BLUEFROG · June 14, 2019, 12:56pm

I’m not sure if this specific issue was consistently fixed. I know there are discussions about OCR going on right now though.

BergNerd · June 23, 2019, 5:22pm

I’m new to DEVONthink and got the same problem. After excluding all other causes, it seems to be the same problem on my system.

My workflow looks as follows:

Brother ADS-2800W (Auto Start Scan Mode)
PDF (no autorotate, no OCR) on a SMB share
MacOS folder action on SMB scan folder: “DEVONthink - Import, OCR & Delete”
up to this point, all is fine

as soon as the document gets imported and OCRd, landscape pages get rotated and cut off on the right side while a white area on the left is added.

Unfortunately I didn’t figure this out during my trial… hopefully this will be fixed soon, as I am now kind of stuck with no idea how to proceed meanwhile.

BLUEFROG · June 23, 2019, 5:28pm

Welcome @BergNerd

I can’t comment on “soon”, as we don’t give release dates.

Are the original scans in your system Trash still?
Do you not have the original documents to rescan?

BergNerd · June 23, 2019, 5:34pm

Thanks for the reply, @BLUEFROG.

I still have the originals for re-scanning, so no information is lost. It was my fault not to check the inbox earlier… I recognized this after scanning about 900 documents…

Okay, but that is the risk when using beta releases…
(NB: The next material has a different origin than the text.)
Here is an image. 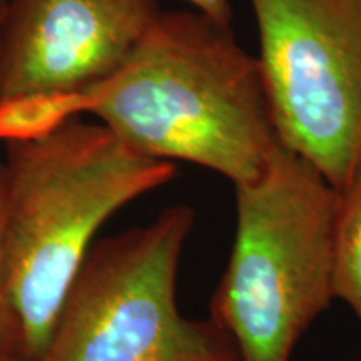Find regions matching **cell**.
<instances>
[{"mask_svg": "<svg viewBox=\"0 0 361 361\" xmlns=\"http://www.w3.org/2000/svg\"><path fill=\"white\" fill-rule=\"evenodd\" d=\"M4 218H6V192H4V169L0 162V358L24 355V331H22L20 319L13 310L7 291Z\"/></svg>", "mask_w": 361, "mask_h": 361, "instance_id": "9c48e42d", "label": "cell"}, {"mask_svg": "<svg viewBox=\"0 0 361 361\" xmlns=\"http://www.w3.org/2000/svg\"><path fill=\"white\" fill-rule=\"evenodd\" d=\"M335 300L345 301L361 324V169L353 183L340 192L335 255H333Z\"/></svg>", "mask_w": 361, "mask_h": 361, "instance_id": "52a82bcc", "label": "cell"}, {"mask_svg": "<svg viewBox=\"0 0 361 361\" xmlns=\"http://www.w3.org/2000/svg\"><path fill=\"white\" fill-rule=\"evenodd\" d=\"M82 94V114L137 152L192 162L234 186L264 176L281 149L259 59L201 12H161L129 61Z\"/></svg>", "mask_w": 361, "mask_h": 361, "instance_id": "6da1fadb", "label": "cell"}, {"mask_svg": "<svg viewBox=\"0 0 361 361\" xmlns=\"http://www.w3.org/2000/svg\"><path fill=\"white\" fill-rule=\"evenodd\" d=\"M191 206L92 243L37 361H241L213 318L191 319L176 300Z\"/></svg>", "mask_w": 361, "mask_h": 361, "instance_id": "277c9868", "label": "cell"}, {"mask_svg": "<svg viewBox=\"0 0 361 361\" xmlns=\"http://www.w3.org/2000/svg\"><path fill=\"white\" fill-rule=\"evenodd\" d=\"M161 12L157 0H6L0 104L96 87L129 61Z\"/></svg>", "mask_w": 361, "mask_h": 361, "instance_id": "8992f818", "label": "cell"}, {"mask_svg": "<svg viewBox=\"0 0 361 361\" xmlns=\"http://www.w3.org/2000/svg\"><path fill=\"white\" fill-rule=\"evenodd\" d=\"M197 8V12L204 13L211 19L223 25H231L233 7L229 0H188Z\"/></svg>", "mask_w": 361, "mask_h": 361, "instance_id": "30bf717a", "label": "cell"}, {"mask_svg": "<svg viewBox=\"0 0 361 361\" xmlns=\"http://www.w3.org/2000/svg\"><path fill=\"white\" fill-rule=\"evenodd\" d=\"M4 11H6V0H0V20H2Z\"/></svg>", "mask_w": 361, "mask_h": 361, "instance_id": "7c38bea8", "label": "cell"}, {"mask_svg": "<svg viewBox=\"0 0 361 361\" xmlns=\"http://www.w3.org/2000/svg\"><path fill=\"white\" fill-rule=\"evenodd\" d=\"M278 141L343 192L361 169V0H250Z\"/></svg>", "mask_w": 361, "mask_h": 361, "instance_id": "5b68a950", "label": "cell"}, {"mask_svg": "<svg viewBox=\"0 0 361 361\" xmlns=\"http://www.w3.org/2000/svg\"><path fill=\"white\" fill-rule=\"evenodd\" d=\"M0 361H30V360H27L24 355H12V356H2Z\"/></svg>", "mask_w": 361, "mask_h": 361, "instance_id": "8fae6325", "label": "cell"}, {"mask_svg": "<svg viewBox=\"0 0 361 361\" xmlns=\"http://www.w3.org/2000/svg\"><path fill=\"white\" fill-rule=\"evenodd\" d=\"M234 191L236 233L211 318L233 338L241 361H291L335 300L340 192L283 146L264 176Z\"/></svg>", "mask_w": 361, "mask_h": 361, "instance_id": "3957f363", "label": "cell"}, {"mask_svg": "<svg viewBox=\"0 0 361 361\" xmlns=\"http://www.w3.org/2000/svg\"><path fill=\"white\" fill-rule=\"evenodd\" d=\"M4 252L24 355L37 361L94 234L117 209L171 183L174 162L144 156L104 124L72 119L6 146Z\"/></svg>", "mask_w": 361, "mask_h": 361, "instance_id": "7a4b0ae2", "label": "cell"}, {"mask_svg": "<svg viewBox=\"0 0 361 361\" xmlns=\"http://www.w3.org/2000/svg\"><path fill=\"white\" fill-rule=\"evenodd\" d=\"M82 92H42L0 104V139L27 141L51 134L82 114Z\"/></svg>", "mask_w": 361, "mask_h": 361, "instance_id": "ba28073f", "label": "cell"}]
</instances>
My question ist more how to rescan the documents without running in the same problem again… is there any workaround or do I have to wait until it is fixed?

Thank you!

BLUEFROG · June 23, 2019, 5:38pm

I recognized this after scanning about 900 documents…

Yikes!

Okay, but that is the risk when using beta releases…

Indeed!

According to: https://www.brother-usa.com/products/ads2800w , the scanner software has OCR capabilities. You could use their OCR then just import the files post-conversion.

Chazzo · September 24, 2019, 7:31pm

A workaround is to rotate the landscape pages first in DT, and then run OCR. That works fine, at least on my setup.
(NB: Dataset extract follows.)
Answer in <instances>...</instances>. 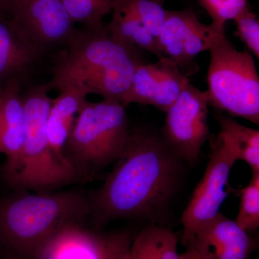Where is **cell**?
<instances>
[{"label": "cell", "instance_id": "1", "mask_svg": "<svg viewBox=\"0 0 259 259\" xmlns=\"http://www.w3.org/2000/svg\"><path fill=\"white\" fill-rule=\"evenodd\" d=\"M184 163L160 133L131 128L127 146L113 170L89 198L95 226L100 229L120 219L166 226L167 213L182 187Z\"/></svg>", "mask_w": 259, "mask_h": 259}, {"label": "cell", "instance_id": "2", "mask_svg": "<svg viewBox=\"0 0 259 259\" xmlns=\"http://www.w3.org/2000/svg\"><path fill=\"white\" fill-rule=\"evenodd\" d=\"M58 58L47 83L57 92L83 89L102 99L122 102L136 69L144 64L141 49L120 41L106 25L75 30Z\"/></svg>", "mask_w": 259, "mask_h": 259}, {"label": "cell", "instance_id": "3", "mask_svg": "<svg viewBox=\"0 0 259 259\" xmlns=\"http://www.w3.org/2000/svg\"><path fill=\"white\" fill-rule=\"evenodd\" d=\"M90 214L88 197L74 190L6 197L0 200V245L18 258L33 259L56 232L85 223Z\"/></svg>", "mask_w": 259, "mask_h": 259}, {"label": "cell", "instance_id": "4", "mask_svg": "<svg viewBox=\"0 0 259 259\" xmlns=\"http://www.w3.org/2000/svg\"><path fill=\"white\" fill-rule=\"evenodd\" d=\"M125 105L116 100H87L76 116L64 156L77 181H88L117 161L131 135Z\"/></svg>", "mask_w": 259, "mask_h": 259}, {"label": "cell", "instance_id": "5", "mask_svg": "<svg viewBox=\"0 0 259 259\" xmlns=\"http://www.w3.org/2000/svg\"><path fill=\"white\" fill-rule=\"evenodd\" d=\"M47 83L30 85L22 91L25 136L18 168L8 185L19 190L49 192L77 182L73 170L56 159L49 144L47 120L51 105Z\"/></svg>", "mask_w": 259, "mask_h": 259}, {"label": "cell", "instance_id": "6", "mask_svg": "<svg viewBox=\"0 0 259 259\" xmlns=\"http://www.w3.org/2000/svg\"><path fill=\"white\" fill-rule=\"evenodd\" d=\"M209 105L259 124V78L248 50H237L226 34L208 50Z\"/></svg>", "mask_w": 259, "mask_h": 259}, {"label": "cell", "instance_id": "7", "mask_svg": "<svg viewBox=\"0 0 259 259\" xmlns=\"http://www.w3.org/2000/svg\"><path fill=\"white\" fill-rule=\"evenodd\" d=\"M208 106L207 92L190 82L166 112L160 135L172 152L185 163L193 164L197 161L210 138Z\"/></svg>", "mask_w": 259, "mask_h": 259}, {"label": "cell", "instance_id": "8", "mask_svg": "<svg viewBox=\"0 0 259 259\" xmlns=\"http://www.w3.org/2000/svg\"><path fill=\"white\" fill-rule=\"evenodd\" d=\"M209 140L207 168L182 214V241L185 245L204 225L220 212L229 194V177L237 161L218 135Z\"/></svg>", "mask_w": 259, "mask_h": 259}, {"label": "cell", "instance_id": "9", "mask_svg": "<svg viewBox=\"0 0 259 259\" xmlns=\"http://www.w3.org/2000/svg\"><path fill=\"white\" fill-rule=\"evenodd\" d=\"M133 239L128 231L105 232L71 223L48 239L33 259H129Z\"/></svg>", "mask_w": 259, "mask_h": 259}, {"label": "cell", "instance_id": "10", "mask_svg": "<svg viewBox=\"0 0 259 259\" xmlns=\"http://www.w3.org/2000/svg\"><path fill=\"white\" fill-rule=\"evenodd\" d=\"M224 34L226 30L201 23L192 10H166L158 47L162 54L171 59L188 78L199 71L196 56L208 51Z\"/></svg>", "mask_w": 259, "mask_h": 259}, {"label": "cell", "instance_id": "11", "mask_svg": "<svg viewBox=\"0 0 259 259\" xmlns=\"http://www.w3.org/2000/svg\"><path fill=\"white\" fill-rule=\"evenodd\" d=\"M8 13L22 35L44 54L64 47L76 30L62 0H11Z\"/></svg>", "mask_w": 259, "mask_h": 259}, {"label": "cell", "instance_id": "12", "mask_svg": "<svg viewBox=\"0 0 259 259\" xmlns=\"http://www.w3.org/2000/svg\"><path fill=\"white\" fill-rule=\"evenodd\" d=\"M190 82L177 64L164 56L153 64L140 65L121 103L151 105L166 112Z\"/></svg>", "mask_w": 259, "mask_h": 259}, {"label": "cell", "instance_id": "13", "mask_svg": "<svg viewBox=\"0 0 259 259\" xmlns=\"http://www.w3.org/2000/svg\"><path fill=\"white\" fill-rule=\"evenodd\" d=\"M23 83L12 81L0 88V153L6 159L0 167L6 183L18 168L25 136V111L22 91Z\"/></svg>", "mask_w": 259, "mask_h": 259}, {"label": "cell", "instance_id": "14", "mask_svg": "<svg viewBox=\"0 0 259 259\" xmlns=\"http://www.w3.org/2000/svg\"><path fill=\"white\" fill-rule=\"evenodd\" d=\"M187 245L202 259H248L253 242L249 233L235 221L219 212L196 233Z\"/></svg>", "mask_w": 259, "mask_h": 259}, {"label": "cell", "instance_id": "15", "mask_svg": "<svg viewBox=\"0 0 259 259\" xmlns=\"http://www.w3.org/2000/svg\"><path fill=\"white\" fill-rule=\"evenodd\" d=\"M44 55L19 31L8 13L0 11V88L12 81L25 84Z\"/></svg>", "mask_w": 259, "mask_h": 259}, {"label": "cell", "instance_id": "16", "mask_svg": "<svg viewBox=\"0 0 259 259\" xmlns=\"http://www.w3.org/2000/svg\"><path fill=\"white\" fill-rule=\"evenodd\" d=\"M59 93V96L51 100L47 120L48 138L56 159L73 170L65 159L64 148L76 115L88 100L87 97L90 93L86 90L76 88H66Z\"/></svg>", "mask_w": 259, "mask_h": 259}, {"label": "cell", "instance_id": "17", "mask_svg": "<svg viewBox=\"0 0 259 259\" xmlns=\"http://www.w3.org/2000/svg\"><path fill=\"white\" fill-rule=\"evenodd\" d=\"M111 12L112 19L106 28L114 38L144 49L159 59L164 57L157 40L126 0H112Z\"/></svg>", "mask_w": 259, "mask_h": 259}, {"label": "cell", "instance_id": "18", "mask_svg": "<svg viewBox=\"0 0 259 259\" xmlns=\"http://www.w3.org/2000/svg\"><path fill=\"white\" fill-rule=\"evenodd\" d=\"M219 124L218 137L223 141L237 161L248 163L252 173L259 172V131L247 127L229 116L216 113Z\"/></svg>", "mask_w": 259, "mask_h": 259}, {"label": "cell", "instance_id": "19", "mask_svg": "<svg viewBox=\"0 0 259 259\" xmlns=\"http://www.w3.org/2000/svg\"><path fill=\"white\" fill-rule=\"evenodd\" d=\"M129 259H181L177 237L168 226L149 224L133 239Z\"/></svg>", "mask_w": 259, "mask_h": 259}, {"label": "cell", "instance_id": "20", "mask_svg": "<svg viewBox=\"0 0 259 259\" xmlns=\"http://www.w3.org/2000/svg\"><path fill=\"white\" fill-rule=\"evenodd\" d=\"M62 3L75 23L97 28L104 25V17L111 12L112 0H62Z\"/></svg>", "mask_w": 259, "mask_h": 259}, {"label": "cell", "instance_id": "21", "mask_svg": "<svg viewBox=\"0 0 259 259\" xmlns=\"http://www.w3.org/2000/svg\"><path fill=\"white\" fill-rule=\"evenodd\" d=\"M239 210L235 222L250 233L259 227V172L252 173L249 183L241 190Z\"/></svg>", "mask_w": 259, "mask_h": 259}, {"label": "cell", "instance_id": "22", "mask_svg": "<svg viewBox=\"0 0 259 259\" xmlns=\"http://www.w3.org/2000/svg\"><path fill=\"white\" fill-rule=\"evenodd\" d=\"M207 12L212 25L219 30H225L228 20H234L248 6V0H197Z\"/></svg>", "mask_w": 259, "mask_h": 259}, {"label": "cell", "instance_id": "23", "mask_svg": "<svg viewBox=\"0 0 259 259\" xmlns=\"http://www.w3.org/2000/svg\"><path fill=\"white\" fill-rule=\"evenodd\" d=\"M236 25L235 35L239 37L249 52L259 57V22L257 15L248 6L234 19Z\"/></svg>", "mask_w": 259, "mask_h": 259}, {"label": "cell", "instance_id": "24", "mask_svg": "<svg viewBox=\"0 0 259 259\" xmlns=\"http://www.w3.org/2000/svg\"><path fill=\"white\" fill-rule=\"evenodd\" d=\"M187 247L186 251L180 254L181 259H202L191 245Z\"/></svg>", "mask_w": 259, "mask_h": 259}, {"label": "cell", "instance_id": "25", "mask_svg": "<svg viewBox=\"0 0 259 259\" xmlns=\"http://www.w3.org/2000/svg\"><path fill=\"white\" fill-rule=\"evenodd\" d=\"M11 0H0V11L8 13Z\"/></svg>", "mask_w": 259, "mask_h": 259}, {"label": "cell", "instance_id": "26", "mask_svg": "<svg viewBox=\"0 0 259 259\" xmlns=\"http://www.w3.org/2000/svg\"><path fill=\"white\" fill-rule=\"evenodd\" d=\"M154 1L157 2V3H160V4L162 5V3H163V0H154Z\"/></svg>", "mask_w": 259, "mask_h": 259}]
</instances>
Which of course might not be fun if you have 900 documents and the position of the landscape pages is unpredictable.

Looking forward to a proper fix. The auto-rotate feature is really useful.

JCHHenderson · September 25, 2019, 11:18am

I am saw this problem yesterday as well (DT pro 3.0). It is a long strip shaped document scanned with my ScanSnap s1300i. My only option was to scan-to-file and then import without OCR (and stay not-OCRd’). Is there a fix in the works?
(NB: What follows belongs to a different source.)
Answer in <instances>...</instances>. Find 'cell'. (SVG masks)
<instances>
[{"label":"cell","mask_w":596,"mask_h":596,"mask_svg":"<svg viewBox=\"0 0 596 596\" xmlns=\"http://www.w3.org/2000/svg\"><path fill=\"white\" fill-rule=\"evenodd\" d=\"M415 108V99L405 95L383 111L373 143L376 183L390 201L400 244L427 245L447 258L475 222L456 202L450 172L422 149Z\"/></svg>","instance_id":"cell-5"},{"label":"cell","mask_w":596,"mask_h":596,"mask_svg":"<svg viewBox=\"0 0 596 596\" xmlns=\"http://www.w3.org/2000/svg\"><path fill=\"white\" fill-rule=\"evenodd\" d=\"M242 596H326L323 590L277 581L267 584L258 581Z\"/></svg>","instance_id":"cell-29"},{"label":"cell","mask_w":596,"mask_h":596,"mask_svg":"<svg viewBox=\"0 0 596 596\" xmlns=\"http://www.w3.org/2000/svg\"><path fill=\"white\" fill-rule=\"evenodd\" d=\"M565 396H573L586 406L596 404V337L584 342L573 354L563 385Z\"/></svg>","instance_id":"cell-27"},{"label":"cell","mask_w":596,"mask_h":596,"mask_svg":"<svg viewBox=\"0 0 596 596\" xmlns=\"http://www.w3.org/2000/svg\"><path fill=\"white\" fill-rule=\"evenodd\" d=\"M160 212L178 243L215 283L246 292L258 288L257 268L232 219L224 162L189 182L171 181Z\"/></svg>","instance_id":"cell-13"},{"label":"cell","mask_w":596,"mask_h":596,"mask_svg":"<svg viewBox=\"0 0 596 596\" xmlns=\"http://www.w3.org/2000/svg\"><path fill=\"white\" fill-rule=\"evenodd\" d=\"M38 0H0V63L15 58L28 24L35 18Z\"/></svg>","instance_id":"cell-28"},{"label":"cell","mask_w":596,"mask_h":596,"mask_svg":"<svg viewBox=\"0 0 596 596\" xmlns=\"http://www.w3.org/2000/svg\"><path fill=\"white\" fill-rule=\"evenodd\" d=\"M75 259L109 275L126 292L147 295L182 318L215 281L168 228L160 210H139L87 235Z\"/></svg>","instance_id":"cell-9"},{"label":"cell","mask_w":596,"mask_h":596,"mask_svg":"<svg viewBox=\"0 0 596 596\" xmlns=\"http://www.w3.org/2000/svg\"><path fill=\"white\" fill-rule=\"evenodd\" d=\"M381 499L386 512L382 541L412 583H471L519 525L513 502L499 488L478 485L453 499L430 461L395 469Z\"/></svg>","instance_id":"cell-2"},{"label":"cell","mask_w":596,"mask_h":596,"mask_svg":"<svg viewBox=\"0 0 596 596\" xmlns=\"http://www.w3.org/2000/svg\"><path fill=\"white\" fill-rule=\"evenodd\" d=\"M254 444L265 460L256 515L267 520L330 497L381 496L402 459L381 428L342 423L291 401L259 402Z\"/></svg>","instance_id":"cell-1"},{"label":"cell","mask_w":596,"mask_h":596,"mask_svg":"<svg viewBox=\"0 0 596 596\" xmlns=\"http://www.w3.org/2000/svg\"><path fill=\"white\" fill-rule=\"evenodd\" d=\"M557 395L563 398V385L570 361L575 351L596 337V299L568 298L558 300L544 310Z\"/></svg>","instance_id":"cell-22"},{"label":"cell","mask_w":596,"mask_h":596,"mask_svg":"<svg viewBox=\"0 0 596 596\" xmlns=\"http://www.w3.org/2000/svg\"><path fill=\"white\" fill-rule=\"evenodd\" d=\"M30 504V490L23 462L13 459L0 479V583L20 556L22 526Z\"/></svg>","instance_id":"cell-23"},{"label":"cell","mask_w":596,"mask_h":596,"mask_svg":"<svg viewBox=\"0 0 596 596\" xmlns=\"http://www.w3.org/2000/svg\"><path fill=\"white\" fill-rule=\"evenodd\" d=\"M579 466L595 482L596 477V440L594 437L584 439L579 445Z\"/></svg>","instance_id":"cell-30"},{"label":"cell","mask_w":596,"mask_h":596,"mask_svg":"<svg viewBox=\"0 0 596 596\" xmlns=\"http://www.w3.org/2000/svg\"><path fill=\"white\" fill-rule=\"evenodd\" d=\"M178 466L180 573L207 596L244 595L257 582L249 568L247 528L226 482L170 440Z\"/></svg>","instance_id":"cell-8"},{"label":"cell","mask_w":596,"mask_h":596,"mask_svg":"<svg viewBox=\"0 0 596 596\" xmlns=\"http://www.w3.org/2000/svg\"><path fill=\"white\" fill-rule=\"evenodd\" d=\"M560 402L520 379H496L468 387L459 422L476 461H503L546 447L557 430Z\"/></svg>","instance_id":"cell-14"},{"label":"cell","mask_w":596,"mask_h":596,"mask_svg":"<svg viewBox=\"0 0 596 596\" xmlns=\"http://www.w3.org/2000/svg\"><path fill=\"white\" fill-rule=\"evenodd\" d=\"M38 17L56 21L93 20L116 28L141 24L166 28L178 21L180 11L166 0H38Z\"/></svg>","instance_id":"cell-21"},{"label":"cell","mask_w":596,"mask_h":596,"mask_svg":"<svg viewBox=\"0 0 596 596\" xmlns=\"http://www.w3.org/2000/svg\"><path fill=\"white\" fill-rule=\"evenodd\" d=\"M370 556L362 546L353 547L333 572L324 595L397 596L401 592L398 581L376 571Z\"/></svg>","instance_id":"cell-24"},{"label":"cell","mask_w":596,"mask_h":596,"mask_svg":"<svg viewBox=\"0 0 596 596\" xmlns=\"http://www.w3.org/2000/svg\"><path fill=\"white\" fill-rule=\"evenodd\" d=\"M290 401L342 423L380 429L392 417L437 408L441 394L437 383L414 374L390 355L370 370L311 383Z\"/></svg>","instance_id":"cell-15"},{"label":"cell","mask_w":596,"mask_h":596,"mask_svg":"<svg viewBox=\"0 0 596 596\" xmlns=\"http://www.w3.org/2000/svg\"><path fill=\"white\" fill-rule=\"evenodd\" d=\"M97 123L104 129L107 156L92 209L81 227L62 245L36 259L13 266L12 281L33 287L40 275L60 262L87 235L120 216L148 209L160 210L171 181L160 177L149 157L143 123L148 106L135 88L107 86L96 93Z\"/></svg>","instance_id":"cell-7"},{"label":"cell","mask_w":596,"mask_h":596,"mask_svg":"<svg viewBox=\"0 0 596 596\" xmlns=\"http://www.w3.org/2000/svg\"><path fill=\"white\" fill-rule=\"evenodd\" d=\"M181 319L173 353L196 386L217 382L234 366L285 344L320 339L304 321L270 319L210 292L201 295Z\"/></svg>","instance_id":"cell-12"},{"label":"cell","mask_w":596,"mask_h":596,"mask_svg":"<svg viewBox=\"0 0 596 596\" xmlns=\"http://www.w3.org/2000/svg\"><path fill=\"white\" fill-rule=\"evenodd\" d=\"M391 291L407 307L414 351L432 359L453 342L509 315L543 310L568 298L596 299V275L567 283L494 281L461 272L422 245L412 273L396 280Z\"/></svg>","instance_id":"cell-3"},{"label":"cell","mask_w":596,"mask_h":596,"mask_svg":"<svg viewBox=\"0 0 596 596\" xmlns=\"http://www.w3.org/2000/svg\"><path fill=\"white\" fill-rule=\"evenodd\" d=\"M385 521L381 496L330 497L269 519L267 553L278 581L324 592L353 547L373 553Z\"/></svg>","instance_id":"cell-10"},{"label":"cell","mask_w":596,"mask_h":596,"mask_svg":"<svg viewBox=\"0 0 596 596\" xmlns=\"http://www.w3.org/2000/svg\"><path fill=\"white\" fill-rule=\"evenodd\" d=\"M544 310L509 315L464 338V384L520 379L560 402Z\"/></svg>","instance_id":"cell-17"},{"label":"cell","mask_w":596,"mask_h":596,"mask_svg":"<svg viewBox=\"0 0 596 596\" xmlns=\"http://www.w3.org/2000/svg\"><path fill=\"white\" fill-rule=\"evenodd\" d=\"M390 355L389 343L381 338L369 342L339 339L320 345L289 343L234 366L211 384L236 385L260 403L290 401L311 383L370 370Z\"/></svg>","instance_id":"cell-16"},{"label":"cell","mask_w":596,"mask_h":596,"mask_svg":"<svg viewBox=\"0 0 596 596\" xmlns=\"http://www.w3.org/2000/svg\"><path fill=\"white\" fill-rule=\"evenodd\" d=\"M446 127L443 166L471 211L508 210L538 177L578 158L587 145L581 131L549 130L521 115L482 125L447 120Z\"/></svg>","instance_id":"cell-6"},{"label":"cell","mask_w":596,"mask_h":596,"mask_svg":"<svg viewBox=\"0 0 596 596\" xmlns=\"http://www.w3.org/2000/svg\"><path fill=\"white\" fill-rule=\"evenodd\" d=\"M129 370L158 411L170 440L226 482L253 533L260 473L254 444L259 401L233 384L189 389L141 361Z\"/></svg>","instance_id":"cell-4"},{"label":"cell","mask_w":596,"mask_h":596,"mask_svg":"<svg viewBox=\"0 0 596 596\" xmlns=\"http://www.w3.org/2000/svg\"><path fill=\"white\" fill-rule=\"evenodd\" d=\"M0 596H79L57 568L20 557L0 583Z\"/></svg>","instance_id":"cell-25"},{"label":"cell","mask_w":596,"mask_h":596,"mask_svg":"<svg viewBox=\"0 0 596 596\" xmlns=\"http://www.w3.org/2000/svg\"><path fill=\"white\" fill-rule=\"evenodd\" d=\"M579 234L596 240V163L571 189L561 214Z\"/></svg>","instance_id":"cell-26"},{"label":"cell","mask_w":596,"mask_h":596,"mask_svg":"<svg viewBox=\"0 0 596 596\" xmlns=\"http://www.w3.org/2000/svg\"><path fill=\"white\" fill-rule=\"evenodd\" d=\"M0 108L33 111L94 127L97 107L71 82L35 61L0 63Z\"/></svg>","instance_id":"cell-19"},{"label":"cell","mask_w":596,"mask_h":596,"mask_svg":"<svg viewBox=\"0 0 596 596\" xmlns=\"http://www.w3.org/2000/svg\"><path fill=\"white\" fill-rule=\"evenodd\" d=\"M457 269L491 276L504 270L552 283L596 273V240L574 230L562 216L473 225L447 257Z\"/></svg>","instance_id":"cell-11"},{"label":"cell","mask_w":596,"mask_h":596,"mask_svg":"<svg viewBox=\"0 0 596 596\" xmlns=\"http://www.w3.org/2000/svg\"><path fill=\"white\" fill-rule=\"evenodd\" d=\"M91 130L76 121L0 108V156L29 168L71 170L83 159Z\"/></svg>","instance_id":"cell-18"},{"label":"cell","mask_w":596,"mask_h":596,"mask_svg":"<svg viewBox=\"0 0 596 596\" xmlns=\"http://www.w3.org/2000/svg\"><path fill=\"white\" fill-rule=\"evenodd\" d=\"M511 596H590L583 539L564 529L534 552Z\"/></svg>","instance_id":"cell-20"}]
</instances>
BLUEFROG · September 25, 2019, 12:22pm

See:

JCHHenderson · September 25, 2019, 1:48pm

Hi - yes, I did see that, but it was written 3 months ago and when DT 3 was in beta. I wasn’t;t sure if you guys thought it had been fixed or not.

cheers.

BLUEFROG · September 25, 2019, 3:15pm

We are still talking to ABBYY about this.